_Supplied data_.
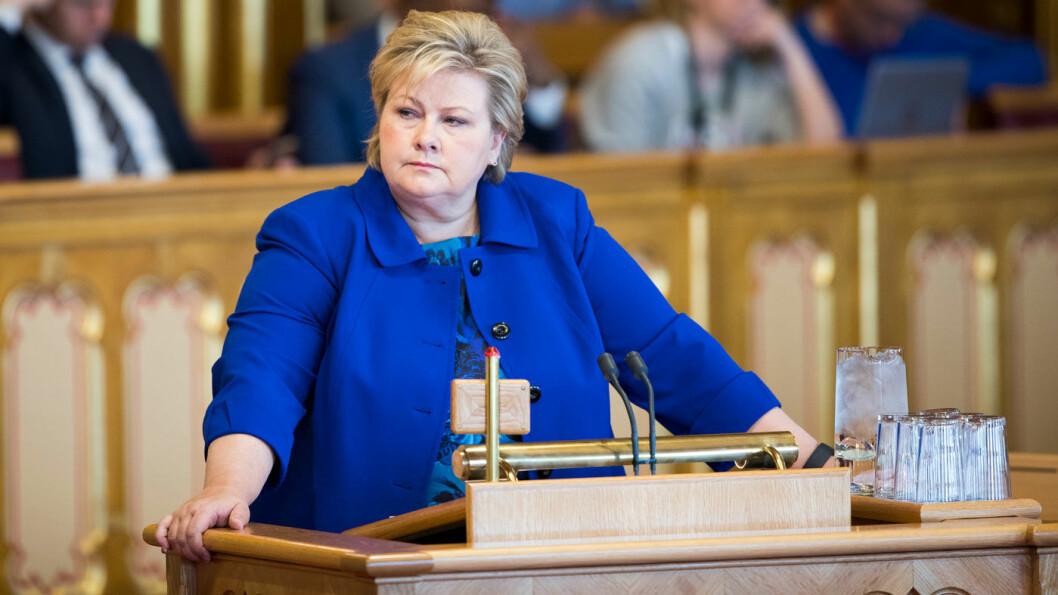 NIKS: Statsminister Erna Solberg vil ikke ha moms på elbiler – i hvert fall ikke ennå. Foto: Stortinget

...

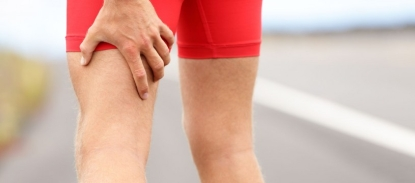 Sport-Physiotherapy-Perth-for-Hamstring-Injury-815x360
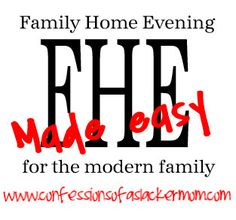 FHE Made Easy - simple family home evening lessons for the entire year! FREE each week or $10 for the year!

==

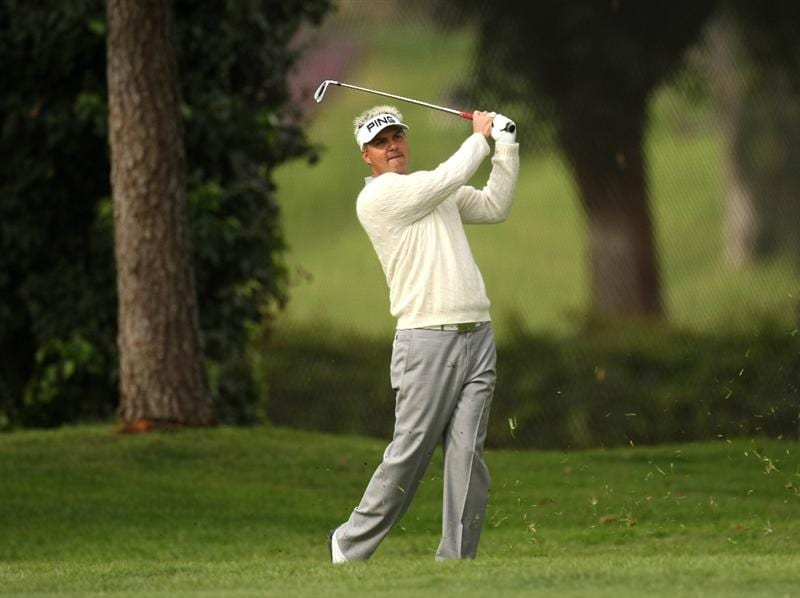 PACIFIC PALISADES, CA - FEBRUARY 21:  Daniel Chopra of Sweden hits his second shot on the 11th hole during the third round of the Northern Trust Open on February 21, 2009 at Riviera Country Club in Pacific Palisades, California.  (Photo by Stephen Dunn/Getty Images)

_Exercise prompt_. The lines to copy exactly start with the line above that has "Sport-Physiotherapy-Perth-for-Hamstring-Injury-815x360" and go on through the line that has "FHE Made Easy"; please include both, add nothing else, and omit the pictures.

_Reply_.
 Sport-Physiotherapy-Perth-for-Hamstring-Injury-815x360
 FHE Made Easy - simple family home evening lessons for the entire year! FREE each week or $10 for the year!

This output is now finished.